Simsopt documentation¶
simsopt
is a framework for optimizing stellarators. The high-level
routines are in python, with calls to C++ or fortran where needed for
performance. Several types of components are included:
Interfaces to physics codes, e.g. for MHD equilibrium.
Tools for defining objective functions and parameter spaces for optimization.
Geometric objects that are important for stellarators – surfaces and curves – with several available parameterizations.
An efficient implementation of the Biot-Savart law, including derivatives.
Tools for parallelized finite-difference gradient calculations.
Some of the physics modules with compiled code reside in separate repositories. These separate modules include
VMEC, for MHD equilibrium.
SPEC, for MHD equilibrium. (We are working to make the SPEC repository public, and expect it to be so soon, but as of this writing it remains private.)
booz_xform, for Boozer coordinates and quasisymmetry.
The design of simsopt
is guided by several principles:
Thorough unit testing, regression testing, and continuous integration.
Extensibility: It should be possible to add new codes and terms to the objective function without editing modules that already work, i.e. the open-closed principle . This is because any edits to working code can potentially introduce bugs.
Modularity: Physics modules that are not needed for your optimization problem do not need to be installed. For instance, to optimize SPEC equilibria, the VMEC module need not be installed.

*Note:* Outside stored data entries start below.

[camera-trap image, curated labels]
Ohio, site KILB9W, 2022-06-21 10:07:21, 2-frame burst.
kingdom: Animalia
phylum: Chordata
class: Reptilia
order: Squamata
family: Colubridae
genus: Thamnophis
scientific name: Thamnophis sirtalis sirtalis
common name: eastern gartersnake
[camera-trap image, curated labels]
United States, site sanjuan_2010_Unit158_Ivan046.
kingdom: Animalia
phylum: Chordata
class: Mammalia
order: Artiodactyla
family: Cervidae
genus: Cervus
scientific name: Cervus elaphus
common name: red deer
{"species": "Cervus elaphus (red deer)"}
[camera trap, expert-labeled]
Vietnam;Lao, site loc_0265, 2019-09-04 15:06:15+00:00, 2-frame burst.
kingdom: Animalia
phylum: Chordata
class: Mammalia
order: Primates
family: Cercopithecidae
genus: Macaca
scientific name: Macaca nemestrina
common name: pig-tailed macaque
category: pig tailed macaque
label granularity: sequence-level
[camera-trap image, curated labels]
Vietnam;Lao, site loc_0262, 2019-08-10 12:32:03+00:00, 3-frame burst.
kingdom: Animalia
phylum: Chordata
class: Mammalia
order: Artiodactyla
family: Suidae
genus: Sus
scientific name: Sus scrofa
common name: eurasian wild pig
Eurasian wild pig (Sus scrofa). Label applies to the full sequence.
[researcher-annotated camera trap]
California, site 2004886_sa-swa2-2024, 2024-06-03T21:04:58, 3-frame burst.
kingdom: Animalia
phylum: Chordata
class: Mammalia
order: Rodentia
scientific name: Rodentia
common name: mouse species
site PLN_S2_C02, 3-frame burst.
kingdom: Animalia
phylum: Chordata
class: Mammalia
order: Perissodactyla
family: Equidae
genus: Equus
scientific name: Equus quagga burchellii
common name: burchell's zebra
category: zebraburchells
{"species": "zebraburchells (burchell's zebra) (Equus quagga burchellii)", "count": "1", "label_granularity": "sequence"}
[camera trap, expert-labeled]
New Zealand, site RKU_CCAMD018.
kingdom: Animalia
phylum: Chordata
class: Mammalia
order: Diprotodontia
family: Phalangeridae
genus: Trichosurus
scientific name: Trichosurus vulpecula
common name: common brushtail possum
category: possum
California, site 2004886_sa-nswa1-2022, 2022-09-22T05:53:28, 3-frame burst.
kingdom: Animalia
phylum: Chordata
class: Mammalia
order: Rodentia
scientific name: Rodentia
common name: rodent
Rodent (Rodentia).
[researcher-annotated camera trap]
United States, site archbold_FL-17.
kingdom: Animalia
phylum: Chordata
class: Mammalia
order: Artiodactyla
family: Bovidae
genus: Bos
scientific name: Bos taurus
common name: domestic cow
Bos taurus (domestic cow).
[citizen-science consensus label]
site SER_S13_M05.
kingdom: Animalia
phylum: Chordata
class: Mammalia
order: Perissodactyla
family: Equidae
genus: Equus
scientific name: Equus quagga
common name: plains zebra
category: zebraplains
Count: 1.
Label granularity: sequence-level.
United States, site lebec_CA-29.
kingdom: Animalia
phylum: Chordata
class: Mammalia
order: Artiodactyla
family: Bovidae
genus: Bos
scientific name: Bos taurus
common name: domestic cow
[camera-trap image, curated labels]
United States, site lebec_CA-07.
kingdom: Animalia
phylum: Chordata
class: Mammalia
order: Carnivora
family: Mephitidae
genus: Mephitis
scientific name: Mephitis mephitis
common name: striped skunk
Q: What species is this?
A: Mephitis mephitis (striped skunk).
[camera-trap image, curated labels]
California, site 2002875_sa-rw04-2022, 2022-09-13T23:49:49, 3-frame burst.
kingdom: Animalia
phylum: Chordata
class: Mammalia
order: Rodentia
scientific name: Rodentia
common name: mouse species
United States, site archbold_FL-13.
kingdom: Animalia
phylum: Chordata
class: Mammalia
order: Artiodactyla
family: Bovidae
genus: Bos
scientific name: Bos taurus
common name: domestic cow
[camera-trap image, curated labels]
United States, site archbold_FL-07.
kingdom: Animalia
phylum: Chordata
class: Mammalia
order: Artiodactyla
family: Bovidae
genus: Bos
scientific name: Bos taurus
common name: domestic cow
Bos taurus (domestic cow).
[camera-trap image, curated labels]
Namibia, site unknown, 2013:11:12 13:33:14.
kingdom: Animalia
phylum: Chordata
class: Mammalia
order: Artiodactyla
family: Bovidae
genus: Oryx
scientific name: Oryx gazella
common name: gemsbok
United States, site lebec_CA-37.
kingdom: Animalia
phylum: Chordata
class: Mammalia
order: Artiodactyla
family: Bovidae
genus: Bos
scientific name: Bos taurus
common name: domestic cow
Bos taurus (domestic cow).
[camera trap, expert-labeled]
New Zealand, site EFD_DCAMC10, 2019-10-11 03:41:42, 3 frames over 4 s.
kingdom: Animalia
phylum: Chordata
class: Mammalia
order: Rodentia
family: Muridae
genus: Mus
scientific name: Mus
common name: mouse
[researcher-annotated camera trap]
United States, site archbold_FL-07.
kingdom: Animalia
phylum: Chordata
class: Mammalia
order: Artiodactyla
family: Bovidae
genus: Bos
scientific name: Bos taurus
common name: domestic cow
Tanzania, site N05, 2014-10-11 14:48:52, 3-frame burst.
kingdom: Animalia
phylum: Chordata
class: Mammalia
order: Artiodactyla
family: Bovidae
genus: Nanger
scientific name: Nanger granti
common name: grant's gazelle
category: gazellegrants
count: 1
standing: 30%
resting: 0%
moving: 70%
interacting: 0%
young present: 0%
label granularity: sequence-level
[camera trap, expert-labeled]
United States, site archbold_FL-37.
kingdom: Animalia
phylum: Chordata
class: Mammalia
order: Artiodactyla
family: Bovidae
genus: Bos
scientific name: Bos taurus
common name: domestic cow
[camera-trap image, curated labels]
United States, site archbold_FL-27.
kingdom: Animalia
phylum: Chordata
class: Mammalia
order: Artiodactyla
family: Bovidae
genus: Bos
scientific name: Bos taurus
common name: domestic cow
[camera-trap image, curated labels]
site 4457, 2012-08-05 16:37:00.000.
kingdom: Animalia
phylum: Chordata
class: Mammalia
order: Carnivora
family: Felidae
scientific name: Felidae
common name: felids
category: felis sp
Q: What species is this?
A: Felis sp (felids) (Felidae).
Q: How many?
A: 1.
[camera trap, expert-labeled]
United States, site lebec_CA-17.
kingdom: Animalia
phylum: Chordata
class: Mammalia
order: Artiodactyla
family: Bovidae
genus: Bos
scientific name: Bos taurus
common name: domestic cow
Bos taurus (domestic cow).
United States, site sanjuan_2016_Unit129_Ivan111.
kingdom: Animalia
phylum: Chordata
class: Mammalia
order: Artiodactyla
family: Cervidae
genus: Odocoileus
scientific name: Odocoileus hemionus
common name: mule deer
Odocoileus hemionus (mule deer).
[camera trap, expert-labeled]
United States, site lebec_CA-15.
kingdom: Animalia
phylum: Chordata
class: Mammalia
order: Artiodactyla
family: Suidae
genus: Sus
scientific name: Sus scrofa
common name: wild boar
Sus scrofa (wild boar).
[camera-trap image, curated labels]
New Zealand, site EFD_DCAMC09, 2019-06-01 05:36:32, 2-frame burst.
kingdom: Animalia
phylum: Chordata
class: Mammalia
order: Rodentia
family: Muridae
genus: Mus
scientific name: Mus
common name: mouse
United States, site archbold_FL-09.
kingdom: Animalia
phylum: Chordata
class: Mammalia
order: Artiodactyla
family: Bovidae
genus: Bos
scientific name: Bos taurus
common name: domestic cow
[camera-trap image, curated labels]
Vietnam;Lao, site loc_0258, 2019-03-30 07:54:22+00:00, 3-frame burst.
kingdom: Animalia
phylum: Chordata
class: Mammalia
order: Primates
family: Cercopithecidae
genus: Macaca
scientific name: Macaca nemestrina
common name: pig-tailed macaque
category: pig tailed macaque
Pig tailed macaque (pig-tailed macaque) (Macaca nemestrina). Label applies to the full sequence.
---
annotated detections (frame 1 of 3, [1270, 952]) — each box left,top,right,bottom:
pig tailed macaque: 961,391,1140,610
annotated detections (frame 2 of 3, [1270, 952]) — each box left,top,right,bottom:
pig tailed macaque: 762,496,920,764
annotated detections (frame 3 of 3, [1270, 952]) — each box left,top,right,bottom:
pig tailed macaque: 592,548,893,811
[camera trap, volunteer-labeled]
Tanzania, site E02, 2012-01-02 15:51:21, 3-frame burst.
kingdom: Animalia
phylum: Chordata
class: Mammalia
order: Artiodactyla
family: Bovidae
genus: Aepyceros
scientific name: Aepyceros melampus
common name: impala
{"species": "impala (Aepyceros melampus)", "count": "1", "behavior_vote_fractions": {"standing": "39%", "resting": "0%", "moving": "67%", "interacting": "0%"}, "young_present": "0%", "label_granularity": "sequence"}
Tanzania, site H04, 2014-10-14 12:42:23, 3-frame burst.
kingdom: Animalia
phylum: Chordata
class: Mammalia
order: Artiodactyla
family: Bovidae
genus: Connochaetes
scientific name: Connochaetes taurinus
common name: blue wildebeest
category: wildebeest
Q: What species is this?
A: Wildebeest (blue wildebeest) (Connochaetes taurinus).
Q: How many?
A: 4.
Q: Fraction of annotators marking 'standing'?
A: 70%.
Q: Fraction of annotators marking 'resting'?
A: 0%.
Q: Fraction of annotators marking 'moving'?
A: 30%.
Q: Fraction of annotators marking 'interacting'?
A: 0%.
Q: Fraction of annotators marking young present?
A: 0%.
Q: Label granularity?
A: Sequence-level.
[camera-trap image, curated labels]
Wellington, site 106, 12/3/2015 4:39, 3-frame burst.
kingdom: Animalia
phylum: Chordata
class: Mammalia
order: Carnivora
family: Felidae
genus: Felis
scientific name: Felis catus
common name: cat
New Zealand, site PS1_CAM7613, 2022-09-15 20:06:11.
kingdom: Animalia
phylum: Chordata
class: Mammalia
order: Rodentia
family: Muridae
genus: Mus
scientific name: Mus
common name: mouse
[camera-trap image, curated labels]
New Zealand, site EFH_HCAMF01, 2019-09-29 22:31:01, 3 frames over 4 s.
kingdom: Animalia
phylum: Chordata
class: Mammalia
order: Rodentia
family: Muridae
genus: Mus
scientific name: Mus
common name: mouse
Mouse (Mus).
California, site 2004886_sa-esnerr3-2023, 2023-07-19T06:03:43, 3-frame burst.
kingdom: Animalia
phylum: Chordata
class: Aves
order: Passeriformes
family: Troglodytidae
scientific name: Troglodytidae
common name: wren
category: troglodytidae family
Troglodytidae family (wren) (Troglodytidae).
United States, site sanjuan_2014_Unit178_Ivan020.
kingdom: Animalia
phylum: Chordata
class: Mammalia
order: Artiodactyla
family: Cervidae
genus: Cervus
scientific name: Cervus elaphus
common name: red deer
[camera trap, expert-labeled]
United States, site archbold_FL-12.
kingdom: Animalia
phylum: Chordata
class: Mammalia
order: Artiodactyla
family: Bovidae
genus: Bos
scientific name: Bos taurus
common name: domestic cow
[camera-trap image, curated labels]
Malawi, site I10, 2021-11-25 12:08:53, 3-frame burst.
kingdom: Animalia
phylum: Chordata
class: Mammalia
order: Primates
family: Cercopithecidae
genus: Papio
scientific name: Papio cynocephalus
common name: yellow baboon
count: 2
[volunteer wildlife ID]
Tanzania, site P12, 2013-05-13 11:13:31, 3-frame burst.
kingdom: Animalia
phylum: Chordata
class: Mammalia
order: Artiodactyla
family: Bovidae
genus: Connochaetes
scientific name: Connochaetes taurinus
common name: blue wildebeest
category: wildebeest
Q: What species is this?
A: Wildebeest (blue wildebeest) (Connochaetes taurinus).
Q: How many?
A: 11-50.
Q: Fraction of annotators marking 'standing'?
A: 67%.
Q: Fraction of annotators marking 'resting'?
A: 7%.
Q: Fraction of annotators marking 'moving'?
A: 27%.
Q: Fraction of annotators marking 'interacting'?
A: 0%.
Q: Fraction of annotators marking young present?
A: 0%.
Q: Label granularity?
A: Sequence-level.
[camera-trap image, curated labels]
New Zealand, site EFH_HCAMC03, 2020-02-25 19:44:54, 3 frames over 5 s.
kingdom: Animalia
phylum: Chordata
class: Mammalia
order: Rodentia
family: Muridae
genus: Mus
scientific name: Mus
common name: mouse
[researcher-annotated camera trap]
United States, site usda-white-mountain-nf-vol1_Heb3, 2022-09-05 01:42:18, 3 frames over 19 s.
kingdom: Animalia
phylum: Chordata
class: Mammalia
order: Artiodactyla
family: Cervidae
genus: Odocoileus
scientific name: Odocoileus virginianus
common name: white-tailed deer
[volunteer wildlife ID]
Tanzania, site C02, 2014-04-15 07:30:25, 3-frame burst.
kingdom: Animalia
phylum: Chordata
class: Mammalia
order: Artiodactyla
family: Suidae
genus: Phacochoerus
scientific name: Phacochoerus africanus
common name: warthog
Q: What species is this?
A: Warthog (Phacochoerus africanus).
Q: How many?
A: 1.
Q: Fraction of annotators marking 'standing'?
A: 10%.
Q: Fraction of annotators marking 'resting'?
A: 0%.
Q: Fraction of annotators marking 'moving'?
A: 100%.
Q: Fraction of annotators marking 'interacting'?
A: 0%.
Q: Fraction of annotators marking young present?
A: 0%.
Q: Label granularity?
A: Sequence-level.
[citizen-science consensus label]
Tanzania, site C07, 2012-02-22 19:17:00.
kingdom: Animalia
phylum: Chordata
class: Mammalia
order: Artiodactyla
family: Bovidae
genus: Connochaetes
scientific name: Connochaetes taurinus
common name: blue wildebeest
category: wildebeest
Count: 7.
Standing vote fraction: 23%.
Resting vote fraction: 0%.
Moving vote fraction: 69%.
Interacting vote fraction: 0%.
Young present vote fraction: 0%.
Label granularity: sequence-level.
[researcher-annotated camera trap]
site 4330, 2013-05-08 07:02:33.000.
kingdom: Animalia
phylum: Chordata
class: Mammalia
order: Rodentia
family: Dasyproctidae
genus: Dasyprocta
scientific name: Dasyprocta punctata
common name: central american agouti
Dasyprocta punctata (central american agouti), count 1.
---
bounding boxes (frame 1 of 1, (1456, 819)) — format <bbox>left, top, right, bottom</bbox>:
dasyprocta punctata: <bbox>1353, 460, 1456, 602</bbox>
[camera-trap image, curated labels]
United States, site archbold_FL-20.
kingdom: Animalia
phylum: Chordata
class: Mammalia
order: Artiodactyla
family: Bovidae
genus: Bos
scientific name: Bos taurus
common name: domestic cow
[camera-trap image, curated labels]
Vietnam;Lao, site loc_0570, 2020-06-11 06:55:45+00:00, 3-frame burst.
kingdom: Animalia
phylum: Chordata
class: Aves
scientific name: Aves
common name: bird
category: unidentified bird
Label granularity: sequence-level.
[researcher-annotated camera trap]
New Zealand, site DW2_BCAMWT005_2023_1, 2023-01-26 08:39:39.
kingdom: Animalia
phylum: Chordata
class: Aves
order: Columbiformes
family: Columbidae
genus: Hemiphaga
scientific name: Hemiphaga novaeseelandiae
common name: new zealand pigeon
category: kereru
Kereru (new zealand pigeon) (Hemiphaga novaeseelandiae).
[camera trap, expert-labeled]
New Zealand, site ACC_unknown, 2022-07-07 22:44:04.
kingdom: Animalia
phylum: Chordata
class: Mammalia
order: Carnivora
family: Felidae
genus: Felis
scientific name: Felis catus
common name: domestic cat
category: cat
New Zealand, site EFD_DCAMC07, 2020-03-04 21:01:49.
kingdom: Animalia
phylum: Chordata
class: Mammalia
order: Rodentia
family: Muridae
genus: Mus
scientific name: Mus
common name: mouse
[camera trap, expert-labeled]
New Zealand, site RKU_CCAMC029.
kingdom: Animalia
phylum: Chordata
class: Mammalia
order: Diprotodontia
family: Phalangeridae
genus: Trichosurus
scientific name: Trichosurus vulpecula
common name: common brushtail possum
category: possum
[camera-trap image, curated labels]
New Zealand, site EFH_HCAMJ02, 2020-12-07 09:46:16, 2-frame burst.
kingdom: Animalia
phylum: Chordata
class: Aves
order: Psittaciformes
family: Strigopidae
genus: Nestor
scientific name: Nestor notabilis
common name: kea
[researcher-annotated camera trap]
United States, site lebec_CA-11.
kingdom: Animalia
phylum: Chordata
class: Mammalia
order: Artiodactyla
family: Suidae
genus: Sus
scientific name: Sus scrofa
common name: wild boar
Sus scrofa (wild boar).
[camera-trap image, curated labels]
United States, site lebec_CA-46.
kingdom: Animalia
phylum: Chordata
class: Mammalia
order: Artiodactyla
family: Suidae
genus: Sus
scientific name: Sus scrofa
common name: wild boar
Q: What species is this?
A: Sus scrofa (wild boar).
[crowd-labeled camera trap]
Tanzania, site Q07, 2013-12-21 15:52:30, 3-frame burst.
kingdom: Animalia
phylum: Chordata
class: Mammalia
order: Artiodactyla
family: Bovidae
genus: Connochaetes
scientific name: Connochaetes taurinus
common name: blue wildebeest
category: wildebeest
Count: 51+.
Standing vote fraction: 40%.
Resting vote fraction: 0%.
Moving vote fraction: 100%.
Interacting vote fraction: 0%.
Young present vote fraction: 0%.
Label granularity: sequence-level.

Flexibility: The components used to define an objective function can be re-used for applications other than standard optimization. For instance, a
simsopt
objective function is a standard python function that can be plotted, passed to optimization packages outside ofsimsopt
, etc.
We gratefully acknowledge funding from the Simons Foundation’s Hidden
symmetries and fusion energy project. simsopt
is fully
open-source, and anyone is welcome to make suggestions, contribute,
and use.
simsopt
is one of several available systems for stellarator
optimization. Others include STELLOPT, ROSE, and LASSO.